=== Brano proposto ===

I due grandi poli sono stati quindi Europa, Stati Uniti e Canada, dunque
America del Nord. Questi imprenditori, questi mercanti, che perseguivano
l’obiettivo dell’accumulazione del denaro, che però doveva passare
attraverso l’accumulazione degli investimenti per riuscire ad
allestire tutto un apparato produttivo, avevano in mente di accumulare
nella loro patria, questo è ovvio: il commerciante inglese sognava di
poter avere delle manifatture che fossero in Inghilterra, non che
fossero altrove. La globalizzazione, rispetto a come la concepiamo oggi,
era di là da venire. Per cui c’è stato, per almeno un secolo e
mezzo, ma forse anche due, un processo per tentare di concentrare nella
nostra parte di mondo, quindi in Europa e nell’America del Nord, tutte
le risorse che se ne stanno in giro per il pianeta, per realizzare quel
processo di accumulazione produttiva, che poi era la premessa per
riuscire a realizzare sempre più profitto, sempre più accumulazione.

=== Informazioni fornite ===

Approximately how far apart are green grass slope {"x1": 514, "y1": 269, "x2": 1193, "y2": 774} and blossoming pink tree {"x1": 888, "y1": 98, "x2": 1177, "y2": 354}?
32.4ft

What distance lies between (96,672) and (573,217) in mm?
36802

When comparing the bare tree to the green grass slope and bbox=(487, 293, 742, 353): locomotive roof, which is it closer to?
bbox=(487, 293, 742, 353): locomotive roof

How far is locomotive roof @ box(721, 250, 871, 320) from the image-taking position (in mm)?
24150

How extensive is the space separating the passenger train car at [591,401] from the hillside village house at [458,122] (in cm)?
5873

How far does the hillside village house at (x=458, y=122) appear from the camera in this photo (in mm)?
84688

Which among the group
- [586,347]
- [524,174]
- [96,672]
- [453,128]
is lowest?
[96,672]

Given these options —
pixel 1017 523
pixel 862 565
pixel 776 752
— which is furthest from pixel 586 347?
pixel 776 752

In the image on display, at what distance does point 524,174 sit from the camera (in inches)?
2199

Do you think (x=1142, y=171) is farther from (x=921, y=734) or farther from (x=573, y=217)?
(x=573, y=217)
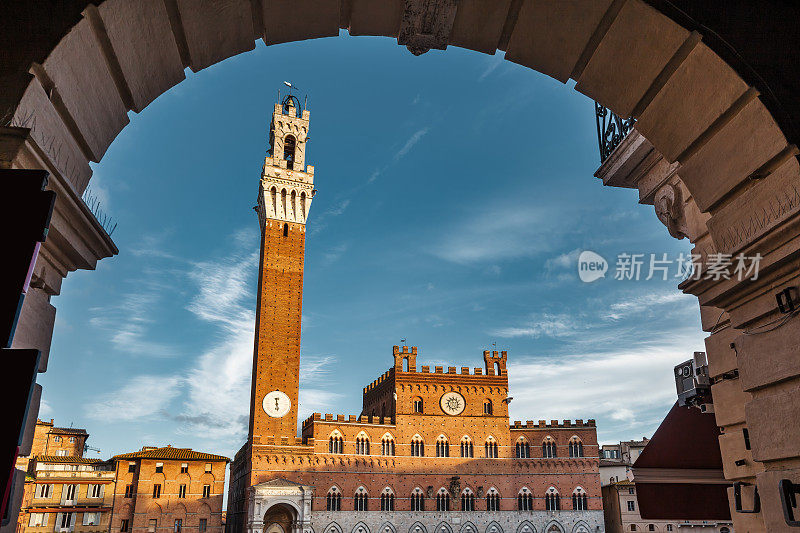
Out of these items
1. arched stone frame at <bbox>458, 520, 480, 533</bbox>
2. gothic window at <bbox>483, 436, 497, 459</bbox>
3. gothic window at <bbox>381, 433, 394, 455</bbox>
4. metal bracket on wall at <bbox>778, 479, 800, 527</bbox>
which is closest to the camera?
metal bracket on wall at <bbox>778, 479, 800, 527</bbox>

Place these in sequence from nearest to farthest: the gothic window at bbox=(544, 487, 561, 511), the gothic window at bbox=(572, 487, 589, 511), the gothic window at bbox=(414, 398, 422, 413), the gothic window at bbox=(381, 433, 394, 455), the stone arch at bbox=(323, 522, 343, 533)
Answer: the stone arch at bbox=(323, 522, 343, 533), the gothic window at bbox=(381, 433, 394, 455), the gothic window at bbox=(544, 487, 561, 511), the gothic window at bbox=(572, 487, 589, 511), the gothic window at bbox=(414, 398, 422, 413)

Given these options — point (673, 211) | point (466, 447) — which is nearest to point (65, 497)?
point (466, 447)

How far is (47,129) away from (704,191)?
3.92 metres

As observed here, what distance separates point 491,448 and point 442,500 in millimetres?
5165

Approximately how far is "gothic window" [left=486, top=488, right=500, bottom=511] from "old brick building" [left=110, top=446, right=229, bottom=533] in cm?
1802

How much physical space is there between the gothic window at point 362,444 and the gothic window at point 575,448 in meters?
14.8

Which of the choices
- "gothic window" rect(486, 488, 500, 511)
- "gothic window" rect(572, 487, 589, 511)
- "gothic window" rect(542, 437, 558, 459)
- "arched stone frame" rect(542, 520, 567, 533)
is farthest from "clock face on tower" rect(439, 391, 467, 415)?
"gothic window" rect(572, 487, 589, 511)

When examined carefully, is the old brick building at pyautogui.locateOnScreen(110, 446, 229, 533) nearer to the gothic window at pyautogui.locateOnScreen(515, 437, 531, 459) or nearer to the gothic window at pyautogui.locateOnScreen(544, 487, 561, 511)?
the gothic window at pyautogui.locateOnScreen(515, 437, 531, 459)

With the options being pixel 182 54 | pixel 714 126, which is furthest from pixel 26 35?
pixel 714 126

===
=== Informazioni fornite ===

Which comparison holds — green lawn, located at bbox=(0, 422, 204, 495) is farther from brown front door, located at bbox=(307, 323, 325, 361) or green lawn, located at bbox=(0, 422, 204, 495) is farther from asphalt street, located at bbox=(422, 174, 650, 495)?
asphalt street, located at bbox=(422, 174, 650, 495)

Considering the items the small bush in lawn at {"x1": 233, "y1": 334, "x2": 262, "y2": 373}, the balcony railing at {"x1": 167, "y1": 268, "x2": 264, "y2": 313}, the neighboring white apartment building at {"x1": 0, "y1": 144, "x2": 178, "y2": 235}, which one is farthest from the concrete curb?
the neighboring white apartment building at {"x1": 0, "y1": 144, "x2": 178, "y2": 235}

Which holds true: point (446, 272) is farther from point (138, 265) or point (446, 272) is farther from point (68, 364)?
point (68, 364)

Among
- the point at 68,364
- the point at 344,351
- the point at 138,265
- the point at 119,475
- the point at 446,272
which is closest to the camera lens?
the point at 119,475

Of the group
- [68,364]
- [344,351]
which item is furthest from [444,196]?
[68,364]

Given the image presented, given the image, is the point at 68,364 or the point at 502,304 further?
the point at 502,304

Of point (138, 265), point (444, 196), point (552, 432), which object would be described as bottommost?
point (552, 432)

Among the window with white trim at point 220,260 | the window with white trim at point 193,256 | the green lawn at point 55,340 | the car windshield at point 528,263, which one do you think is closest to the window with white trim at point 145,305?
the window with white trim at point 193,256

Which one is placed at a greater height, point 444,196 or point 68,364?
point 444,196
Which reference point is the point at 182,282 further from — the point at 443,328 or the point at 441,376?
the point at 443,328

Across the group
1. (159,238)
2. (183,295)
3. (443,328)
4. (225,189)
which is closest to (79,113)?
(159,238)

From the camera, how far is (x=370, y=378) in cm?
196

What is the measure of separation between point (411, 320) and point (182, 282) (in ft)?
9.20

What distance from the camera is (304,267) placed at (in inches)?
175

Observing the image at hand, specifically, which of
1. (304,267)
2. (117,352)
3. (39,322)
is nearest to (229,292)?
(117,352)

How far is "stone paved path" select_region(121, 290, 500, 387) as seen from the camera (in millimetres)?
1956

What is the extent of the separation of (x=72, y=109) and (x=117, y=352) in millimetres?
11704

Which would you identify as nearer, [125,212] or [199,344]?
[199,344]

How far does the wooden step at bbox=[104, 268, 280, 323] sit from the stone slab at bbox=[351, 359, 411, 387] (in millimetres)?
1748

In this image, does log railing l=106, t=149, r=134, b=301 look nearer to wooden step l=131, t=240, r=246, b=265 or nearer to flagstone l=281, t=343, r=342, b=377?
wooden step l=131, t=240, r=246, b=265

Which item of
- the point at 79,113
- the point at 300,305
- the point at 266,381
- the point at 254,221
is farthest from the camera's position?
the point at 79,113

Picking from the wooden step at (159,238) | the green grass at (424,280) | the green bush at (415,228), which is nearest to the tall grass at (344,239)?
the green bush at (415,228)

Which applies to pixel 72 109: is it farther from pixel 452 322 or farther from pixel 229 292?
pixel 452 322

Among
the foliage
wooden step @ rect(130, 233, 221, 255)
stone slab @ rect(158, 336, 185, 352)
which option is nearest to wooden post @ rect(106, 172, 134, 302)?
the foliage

===

— Quesito breve 1 —
Rispondi alle seguenti domande sul brano proposto, una riga per ciascuna.
(a) Quali sono i due grandi poli indicati all'inizio del brano?
(b) Dove sognava di avere le manifatture il commerciante inglese?
(c) Per quanto tempo è durato il processo per concentrare le risorse del pianeta in Europa e nell'America del Nord?
— Quesito breve 2 —
Prosegui il brano sull'accumulazione produttiva in Europa e nell'America del Nord, ripartendo subito dopo la sua ultima frase.

— Risultato esercizio 1 —
(a) L'Europa e l'America del Nord, cioè Stati Uniti e Canada.
(b) In Inghilterra.
(c) Per almeno un secolo e mezzo, forse anche due.

— Risultato esercizio 2 —
Se
vogliamo capire allora perché oggi siamo arrivati ad una
situazione così assurda, per cui il 20% della popolazione mondiale si
appropria dell’86% della ricchezza prodotta ogni anno nel mondo,
dobbiamo tentare di capire quali sono i meccanismi
che funzionano un po’ come bidoni aspiratutto, perché è come
se la nostra parte di mondo fosse dotata di potenti motori aspiranti,
che riescono ad aspirare risorse da tutto il resto del pianeta, perché
non potete concepire che il Buon Dio sia stato così ingiusto da aver
messo tutte le ricchezze della terra nella nostra parte di mondo: è
ovvio che sono sparpagliate, noi però siamo stati capaci, attraverso i
tempi, di congegnare questi motori che poi aspirano.
Il
primo meccanismo è stato il colonialismo
e quindi si è associata la forza bruta, con cui si è fatto questo
processo di aspirazione. Poi naturalmente il colonialismo è stato
condannato dalla coscienza collettiva. Però si sa che il lupo perde il
pelo ma non il vizio e quindi non poteva il Sistema rinunciare a questo
processo di accumulazione che aveva messo in moto, perché era una
questione di vita o di morte per lui e quindi sono stati congegnati
altri meccanismi molto più sofisticati, che sono i classici meccanismi
economici e direi che due hanno giocato un ruolo di
rilievo: il cosiddetto “scambio ineguale”, per cui i prodotti del
Nord costano tantissimo, quelli del Sud molto poco e dall’altra il
debito. Quindi la macchina commerciale e la macchina finanziaria.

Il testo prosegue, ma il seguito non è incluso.